“US the world’s biggest tax haven”, hear delegates

The head of Florida’s international bankers’ association (FIBA) categorised the US as a tax haven and one of the world’s “least transparent jurisdictions” at Latin Lawyer’s 2nd Annual Tax Summit, held in Miami yesterday.

“US the world’s biggest tax haven”, hear delegates
Claudine Choquette and Tiago Espelle Dockhorn / Chris Lavado

“The US has not signed up to the common reporting standards (CRS), so information is coming in but not necessarily going out,” said FIBA CEO David Schwartz. “We are one of the least transparent jurisdictions in the world – the US is the world’s biggest tax haven.” The CRS is an OECD initiative that compels signatories to exchange tax and financial information with the aim of combating tax evasion. Though the US has not signed up, around 80 countries have.

Machado Meyer Advogados partner Tiago Espellet Dockhorn said banking privacy is high in the US compared to global standards, partly because it hasn’t signed up to the CRS. “The US is the last bastion of having certain levels of protection for beneficial owners,” he said. People are even closing bank accounts in jurisdictions traditionally seen as tax havens, such as Switzerland and Luxembourg, to open in the US instead, continued Dockhorn.

The CRS is not the first attempt to introduce transparency to the global tax system. FATCA, upon which the CRS is based, is a US law introduced in 2010 that requires non-US institutions to declare assets owned by US tax payers. But though FATCA signatory countries must share information with the US, the US does not have to reciprocate. 

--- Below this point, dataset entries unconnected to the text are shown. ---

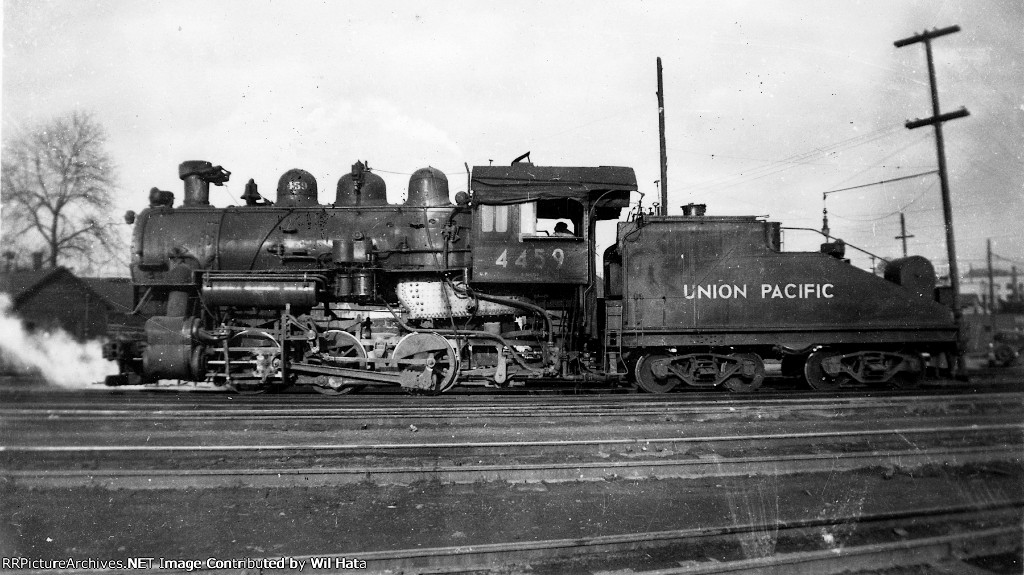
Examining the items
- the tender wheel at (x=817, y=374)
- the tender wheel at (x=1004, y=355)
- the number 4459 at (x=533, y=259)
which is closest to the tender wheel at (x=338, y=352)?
the number 4459 at (x=533, y=259)

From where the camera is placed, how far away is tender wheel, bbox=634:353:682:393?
872cm

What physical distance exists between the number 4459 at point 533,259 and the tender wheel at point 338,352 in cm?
261

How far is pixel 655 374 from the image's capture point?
8.73 metres

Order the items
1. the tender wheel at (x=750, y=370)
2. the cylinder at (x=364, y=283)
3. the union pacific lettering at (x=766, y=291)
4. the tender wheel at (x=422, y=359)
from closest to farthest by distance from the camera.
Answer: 1. the tender wheel at (x=422, y=359)
2. the cylinder at (x=364, y=283)
3. the union pacific lettering at (x=766, y=291)
4. the tender wheel at (x=750, y=370)

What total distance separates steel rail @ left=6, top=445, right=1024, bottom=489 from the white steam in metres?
1.56

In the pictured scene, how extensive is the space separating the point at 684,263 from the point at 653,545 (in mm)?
5743

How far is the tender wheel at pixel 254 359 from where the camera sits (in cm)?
808

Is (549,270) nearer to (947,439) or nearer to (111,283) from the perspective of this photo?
(947,439)

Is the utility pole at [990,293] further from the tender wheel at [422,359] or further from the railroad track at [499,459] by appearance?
the tender wheel at [422,359]

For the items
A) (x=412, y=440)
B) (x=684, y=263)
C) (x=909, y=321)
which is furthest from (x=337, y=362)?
(x=909, y=321)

Many think the CRS digs even deeper than FATCA partly because it places an equal obligation on all signatories to exchange information. Combined with FATCA obligations, the CRS places a “huge burden” on companies, said DLA Piper LLP partner Michael Silva, who moderated the session.

Complying with the growing list of global transparency initiatives is high on the agenda in Latin America. FATCA is still the most important information exchange for small countries in the region, despite the growing importance of CRS, said Rafael Sayagués, managing partner of EY Central America Tax & Law.

The importance of CRS to Latin America is more varied. Countries that are hoping to join the OECD, such as Colombia and Costa Rica, are unsurprisingly more likely to take the CRS requirements seriously, said Sayagués.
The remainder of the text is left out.